-- MATERIAL FOR THE TASK follows --

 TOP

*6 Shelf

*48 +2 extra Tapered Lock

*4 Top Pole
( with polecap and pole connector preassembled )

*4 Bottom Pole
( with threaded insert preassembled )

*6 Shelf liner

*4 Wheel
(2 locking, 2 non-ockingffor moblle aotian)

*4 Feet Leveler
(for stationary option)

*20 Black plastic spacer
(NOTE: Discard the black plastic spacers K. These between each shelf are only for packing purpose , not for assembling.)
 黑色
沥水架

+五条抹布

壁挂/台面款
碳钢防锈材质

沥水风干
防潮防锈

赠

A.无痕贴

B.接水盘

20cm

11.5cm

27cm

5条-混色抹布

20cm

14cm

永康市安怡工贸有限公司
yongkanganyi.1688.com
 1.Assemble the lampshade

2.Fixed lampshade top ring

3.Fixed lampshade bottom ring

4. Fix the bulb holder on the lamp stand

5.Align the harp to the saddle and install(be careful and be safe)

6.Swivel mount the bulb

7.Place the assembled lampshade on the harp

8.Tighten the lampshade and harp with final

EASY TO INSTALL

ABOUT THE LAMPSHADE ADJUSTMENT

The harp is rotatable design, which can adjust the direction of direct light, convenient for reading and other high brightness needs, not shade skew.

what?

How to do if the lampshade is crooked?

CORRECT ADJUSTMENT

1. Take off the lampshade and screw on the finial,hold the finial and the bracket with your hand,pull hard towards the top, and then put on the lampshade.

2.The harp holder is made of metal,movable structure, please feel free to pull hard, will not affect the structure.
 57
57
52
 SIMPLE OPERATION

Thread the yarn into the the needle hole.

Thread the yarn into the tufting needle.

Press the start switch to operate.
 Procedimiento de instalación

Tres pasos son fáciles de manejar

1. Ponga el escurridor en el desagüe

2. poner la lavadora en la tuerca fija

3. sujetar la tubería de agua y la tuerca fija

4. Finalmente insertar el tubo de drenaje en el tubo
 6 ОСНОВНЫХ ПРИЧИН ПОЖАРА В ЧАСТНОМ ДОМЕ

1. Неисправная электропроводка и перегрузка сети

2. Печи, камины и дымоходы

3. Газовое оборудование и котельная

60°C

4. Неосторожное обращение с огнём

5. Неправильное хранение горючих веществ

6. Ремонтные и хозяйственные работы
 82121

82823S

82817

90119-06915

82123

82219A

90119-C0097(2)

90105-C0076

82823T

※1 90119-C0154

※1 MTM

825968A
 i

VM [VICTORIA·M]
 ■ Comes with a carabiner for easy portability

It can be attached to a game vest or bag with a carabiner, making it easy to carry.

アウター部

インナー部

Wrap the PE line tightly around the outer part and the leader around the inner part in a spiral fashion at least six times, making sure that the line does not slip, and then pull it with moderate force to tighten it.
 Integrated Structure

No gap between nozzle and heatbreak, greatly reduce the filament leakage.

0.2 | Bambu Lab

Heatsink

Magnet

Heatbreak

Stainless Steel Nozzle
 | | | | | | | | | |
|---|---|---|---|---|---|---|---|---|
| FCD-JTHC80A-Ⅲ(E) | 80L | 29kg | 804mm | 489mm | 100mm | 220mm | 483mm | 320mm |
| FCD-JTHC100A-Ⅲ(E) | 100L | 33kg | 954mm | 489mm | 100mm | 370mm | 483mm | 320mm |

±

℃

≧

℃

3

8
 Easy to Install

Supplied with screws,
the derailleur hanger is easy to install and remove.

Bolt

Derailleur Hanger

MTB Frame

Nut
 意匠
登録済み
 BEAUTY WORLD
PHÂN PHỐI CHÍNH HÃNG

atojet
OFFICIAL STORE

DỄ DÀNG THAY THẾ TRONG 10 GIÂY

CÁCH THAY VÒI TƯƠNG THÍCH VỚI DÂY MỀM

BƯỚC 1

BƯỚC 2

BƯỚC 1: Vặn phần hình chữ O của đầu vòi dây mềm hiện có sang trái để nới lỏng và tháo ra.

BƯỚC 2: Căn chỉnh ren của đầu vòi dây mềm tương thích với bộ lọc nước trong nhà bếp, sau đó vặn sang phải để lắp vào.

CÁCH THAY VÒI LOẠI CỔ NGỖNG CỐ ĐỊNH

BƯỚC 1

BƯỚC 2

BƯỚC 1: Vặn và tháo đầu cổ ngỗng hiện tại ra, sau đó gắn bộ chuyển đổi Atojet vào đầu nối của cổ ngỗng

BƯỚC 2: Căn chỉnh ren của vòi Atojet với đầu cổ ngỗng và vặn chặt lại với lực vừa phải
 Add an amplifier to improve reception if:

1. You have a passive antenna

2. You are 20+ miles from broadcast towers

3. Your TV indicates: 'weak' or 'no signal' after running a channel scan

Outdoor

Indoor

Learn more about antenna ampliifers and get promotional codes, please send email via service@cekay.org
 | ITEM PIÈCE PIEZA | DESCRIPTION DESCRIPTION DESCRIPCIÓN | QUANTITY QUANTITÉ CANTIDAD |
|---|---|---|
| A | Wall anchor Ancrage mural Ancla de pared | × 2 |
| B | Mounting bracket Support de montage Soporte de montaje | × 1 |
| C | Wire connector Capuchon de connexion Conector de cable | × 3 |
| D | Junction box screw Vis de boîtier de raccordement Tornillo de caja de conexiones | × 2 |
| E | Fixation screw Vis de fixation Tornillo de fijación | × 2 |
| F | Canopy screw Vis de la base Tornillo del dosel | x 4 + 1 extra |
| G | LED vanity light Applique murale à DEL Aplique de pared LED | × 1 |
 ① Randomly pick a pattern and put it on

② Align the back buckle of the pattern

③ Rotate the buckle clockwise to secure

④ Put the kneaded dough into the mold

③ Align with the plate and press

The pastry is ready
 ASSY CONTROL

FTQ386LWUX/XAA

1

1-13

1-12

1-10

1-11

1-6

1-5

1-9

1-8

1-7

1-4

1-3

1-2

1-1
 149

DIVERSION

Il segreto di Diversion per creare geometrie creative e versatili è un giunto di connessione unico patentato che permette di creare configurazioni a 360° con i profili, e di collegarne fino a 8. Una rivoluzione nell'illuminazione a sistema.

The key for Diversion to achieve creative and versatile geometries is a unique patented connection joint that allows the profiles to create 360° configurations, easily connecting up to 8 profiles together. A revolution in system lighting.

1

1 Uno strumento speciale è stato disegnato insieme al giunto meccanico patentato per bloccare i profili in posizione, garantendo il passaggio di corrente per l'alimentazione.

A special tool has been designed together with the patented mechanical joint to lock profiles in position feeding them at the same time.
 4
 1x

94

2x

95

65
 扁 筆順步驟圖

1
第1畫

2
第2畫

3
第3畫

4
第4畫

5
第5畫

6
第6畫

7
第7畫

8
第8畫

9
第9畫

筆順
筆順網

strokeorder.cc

-- MATERIAL FOR THE TASK concluded --

- _PROBLEM TO SOLVE_
For this exercise, restate each of the entries without any deviation.

- _RESULT OF THIS TASK_
 TOP

*6 Shelf

*48 +2 extra Tapered Lock

*4 Top Pole
( with polecap and pole connector preassembled )

*4 Bottom Pole
( with threaded insert preassembled )

*6 Shelf liner

*4 Wheel
(2 locking, 2 non-ockingffor moblle aotian)

*4 Feet Leveler
(for stationary option)

*20 Black plastic spacer
(NOTE: Discard the black plastic spacers K. These between each shelf are only for packing purpose , not for assembling.)
 黑色
沥水架

+五条抹布

壁挂/台面款
碳钢防锈材质

沥水风干
防潮防锈

赠

A.无痕贴

B.接水盘

20cm

11.5cm

27cm

5条-混色抹布

20cm

14cm

永康市安怡工贸有限公司
yongkanganyi.1688.com
 1.Assemble the lampshade

2.Fixed lampshade top ring

3.Fixed lampshade bottom ring

4. Fix the bulb holder on the lamp stand

5.Align the harp to the saddle and install(be careful and be safe)

6.Swivel mount the bulb

7.Place the assembled lampshade on the harp

8.Tighten the lampshade and harp with final

EASY TO INSTALL

ABOUT THE LAMPSHADE ADJUSTMENT

The harp is rotatable design, which can adjust the direction of direct light, convenient for reading and other high brightness needs, not shade skew.

what?

How to do if the lampshade is crooked?

CORRECT ADJUSTMENT

1. Take off the lampshade and screw on the finial,hold the finial and the bracket with your hand,pull hard towards the top, and then put on the lampshade.

2.The harp holder is made of metal,movable structure, please feel free to pull hard, will not affect the structure.
 57
57
52
 SIMPLE OPERATION

Thread the yarn into the the needle hole.

Thread the yarn into the tufting needle.

Press the start switch to operate.
 Procedimiento de instalación

Tres pasos son fáciles de manejar

1. Ponga el escurridor en el desagüe

2. poner la lavadora en la tuerca fija

3. sujetar la tubería de agua y la tuerca fija

4. Finalmente insertar el tubo de drenaje en el tubo
 6 ОСНОВНЫХ ПРИЧИН ПОЖАРА В ЧАСТНОМ ДОМЕ

1. Неисправная электропроводка и перегрузка сети

2. Печи, камины и дымоходы

3. Газовое оборудование и котельная

60°C

4. Неосторожное обращение с огнём

5. Неправильное хранение горючих веществ

6. Ремонтные и хозяйственные работы
 82121

82823S

82817

90119-06915

82123

82219A

90119-C0097(2)

90105-C0076

82823T

※1 90119-C0154

※1 MTM

825968A
 i

VM [VICTORIA·M]
 ■ Comes with a carabiner for easy portability

It can be attached to a game vest or bag with a carabiner, making it easy to carry.

アウター部

インナー部

Wrap the PE line tightly around the outer part and the leader around the inner part in a spiral fashion at least six times, making sure that the line does not slip, and then pull it with moderate force to tighten it.
 Integrated Structure

No gap between nozzle and heatbreak, greatly reduce the filament leakage.

0.2 | Bambu Lab

Heatsink

Magnet

Heatbreak

Stainless Steel Nozzle
 | | | | | | | | | |
|---|---|---|---|---|---|---|---|---|
| FCD-JTHC80A-Ⅲ(E) | 80L | 29kg | 804mm | 489mm | 100mm | 220mm | 483mm | 320mm |
| FCD-JTHC100A-Ⅲ(E) | 100L | 33kg | 954mm | 489mm | 100mm | 370mm | 483mm | 320mm |

±

℃

≧

℃

3

8
 Easy to Install

Supplied with screws,
the derailleur hanger is easy to install and remove.

Bolt

Derailleur Hanger

MTB Frame

Nut
 意匠
登録済み
 BEAUTY WORLD
PHÂN PHỐI CHÍNH HÃNG

atojet
OFFICIAL STORE

DỄ DÀNG THAY THẾ TRONG 10 GIÂY

CÁCH THAY VÒI TƯƠNG THÍCH VỚI DÂY MỀM

BƯỚC 1

BƯỚC 2

BƯỚC 1: Vặn phần hình chữ O của đầu vòi dây mềm hiện có sang trái để nới lỏng và tháo ra.

BƯỚC 2: Căn chỉnh ren của đầu vòi dây mềm tương thích với bộ lọc nước trong nhà bếp, sau đó vặn sang phải để lắp vào.

CÁCH THAY VÒI LOẠI CỔ NGỖNG CỐ ĐỊNH

BƯỚC 1

BƯỚC 2

BƯỚC 1: Vặn và tháo đầu cổ ngỗng hiện tại ra, sau đó gắn bộ chuyển đổi Atojet vào đầu nối của cổ ngỗng

BƯỚC 2: Căn chỉnh ren của vòi Atojet với đầu cổ ngỗng và vặn chặt lại với lực vừa phải
 Add an amplifier to improve reception if:

1. You have a passive antenna

2. You are 20+ miles from broadcast towers

3. Your TV indicates: 'weak' or 'no signal' after running a channel scan

Outdoor

Indoor

Learn more about antenna ampliifers and get promotional codes, please send email via service@cekay.org
 | ITEM PIÈCE PIEZA | DESCRIPTION DESCRIPTION DESCRIPCIÓN | QUANTITY QUANTITÉ CANTIDAD |
|---|---|---|
| A | Wall anchor Ancrage mural Ancla de pared | × 2 |
| B | Mounting bracket Support de montage Soporte de montaje | × 1 |
| C | Wire connector Capuchon de connexion Conector de cable | × 3 |
| D | Junction box screw Vis de boîtier de raccordement Tornillo de caja de conexiones | × 2 |
| E | Fixation screw Vis de fixation Tornillo de fijación | × 2 |
| F | Canopy screw Vis de la base Tornillo del dosel | x 4 + 1 extra |
| G | LED vanity light Applique murale à DEL Aplique de pared LED | × 1 |
 ① Randomly pick a pattern and put it on

② Align the back buckle of the pattern

③ Rotate the buckle clockwise to secure

④ Put the kneaded dough into the mold

③ Align with the plate and press

The pastry is ready
 ASSY CONTROL

FTQ386LWUX/XAA

1

1-13

1-12

1-10

1-11

1-6

1-5

1-9

1-8

1-7

1-4

1-3

1-2

1-1
 149

DIVERSION

Il segreto di Diversion per creare geometrie creative e versatili è un giunto di connessione unico patentato che permette di creare configurazioni a 360° con i profili, e di collegarne fino a 8. Una rivoluzione nell'illuminazione a sistema.

The key for Diversion to achieve creative and versatile geometries is a unique patented connection joint that allows the profiles to create 360° configurations, easily connecting up to 8 profiles together. A revolution in system lighting.

1

1 Uno strumento speciale è stato disegnato insieme al giunto meccanico patentato per bloccare i profili in posizione, garantendo il passaggio di corrente per l'alimentazione.

A special tool has been designed together with the patented mechanical joint to lock profiles in position feeding them at the same time.
 4
 1x

94

2x

95

65
 扁 筆順步驟圖

1
第1畫

2
第2畫

3
第3畫

4
第4畫

5
第5畫

6
第6畫

7
第7畫

8
第8畫

9
第9畫

筆順
筆順網

strokeorder.cc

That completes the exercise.